Oude werkzaamheden [functienaam 1] (FS 11) | Nieuwe functie [functienaam 2] (FS 11) | Beoordeling | Punten volgens hulpmiddel |
Huidige werkzaamheden | Nieuwe werkzaamheden/ resultaatsgebieden | Percentage van nieuwe taken in oude functie al uitgevoerd*) Gemiddeld 69%, dus 31% gewijzigd | |
Volgen van ontwikkelingen en inrichting nieuw processen voor het aangewezen expertise gebied (bijvoorbeeld nieuw autorisatieproces) | 1. Analyse en ontwerp van processen en performance (data analytics) voor het toegewezen gebied (bijvoorbeeld alle betalingsverkeersystemen) | 25% | |
Continuity Management | 2. Functioneel Beheer van de systemen | 100% | |
Maken van een plan voor Security, Risk en FRR | 3. Beleidsontwikkeling | 50% | |
Inrichten fraude proces | 4. Risk en security management | 90% | |
Uitvoeren van projecten, bijvoorbeeld implementatie autorisatie proces | 5. Projecten | 80% | |
Inhoudelijke aansturing/coaching van medewerkers | 6. Diversen inhoudelijke aansturing/ coaching medewerkers en gesprekspartner | 70% | |
Totaal werkzaamheden | 4 | ||
Nieuwe competenties | |||
- | Aanpassingsvermogen | Nieuw toegevoegde competenties | 2 |
Toename niveau van competentie: | |||
Klantgerichtheid De functiehouders werden al beoordeeld op klantgerichtheid/ klanttevredenheid, getuige ook de resultaatafspraak/doelstelling: “waar nodig en waar kan ondersteunen van de business in de vraagstelling, ook in de situatie waar de business een (bijzonder) beroep op doet” | Klantgerichtheid – 4 Kent de business van de klant en/of gaat op zoek naar informatie over de (mogelijke) behoeften van de klant. Denkt met de klant mee, vraagt door om het probleem of de behoefte helder te krijgen. Komt met voorstellen die inspelen op de belangen van de klant, levert maatwerk | De mate waarin er iets gevraagd werd van de medewerkers in de oude werkzaamheden schalen wij in op niveau 3 van de competentie/ deels niveau 4. In de nieuwe functie wordt meer pro-activiteit gevraagd, derhalve toch zwaarder niveau gevraagd. | 1 |
Toename Span of attention Verantwoordelijk voor een bepaald expertise gebied(en), inclusief het beleid en projecten, bijvoorbeeld continuity management en /of risk management | Volledige verantwoordelijkheid voor een groep van systemen (incl apps) en ketenbreed, d.w.z. zowel continuity management, als alle andere aandachtsgebieden, bijvoorbeeld change management en service level management | Werkzaamheden in de oude functie waren gericht op expertise gebieden. In de nieuwe functie gericht op alle processen binnen een groep van systemen, incl aansturing team | 1 |
Opleidingsduur | 1-2 maanden (indicatief) | Kennis verhogen van de expertise gebieden die in de huidige werkzaamheden minder gevraagd werden (bijv analyses, projectleider complexe projecten, uitdragen van het security beleid) | 1 |
Bijzondere omstandigheden: | |||
Totaal | n.v.t. | 9 |
*) 100% betekent dat alle werkzaamheden in nieuwe functie al uitgevoerd werden.

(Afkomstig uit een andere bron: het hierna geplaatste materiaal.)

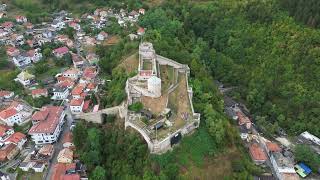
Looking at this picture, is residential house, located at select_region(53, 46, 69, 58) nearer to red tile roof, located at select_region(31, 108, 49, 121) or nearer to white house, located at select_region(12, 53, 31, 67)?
white house, located at select_region(12, 53, 31, 67)

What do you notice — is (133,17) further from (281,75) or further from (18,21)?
(281,75)

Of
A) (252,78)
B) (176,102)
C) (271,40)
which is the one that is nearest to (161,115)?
(176,102)

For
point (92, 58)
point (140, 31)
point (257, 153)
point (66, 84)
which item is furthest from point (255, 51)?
point (66, 84)

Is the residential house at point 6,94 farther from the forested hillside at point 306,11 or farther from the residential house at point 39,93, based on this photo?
the forested hillside at point 306,11

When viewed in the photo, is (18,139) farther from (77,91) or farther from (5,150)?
(77,91)

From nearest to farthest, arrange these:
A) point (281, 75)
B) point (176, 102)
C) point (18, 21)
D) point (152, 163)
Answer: point (152, 163) < point (176, 102) < point (281, 75) < point (18, 21)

Met behulp van deze vergelijking heeft de WZC op grond van het totaal aantal punten (9) geconcludeerd dat (net) sprake is van een gewijzigde functie.
Verder hebben [R] en [C] een functievergelijking gemaakt met behulp van de UWV toets op inhoudelijke vergelijkbaarheid en is het volgende schema opgesteld.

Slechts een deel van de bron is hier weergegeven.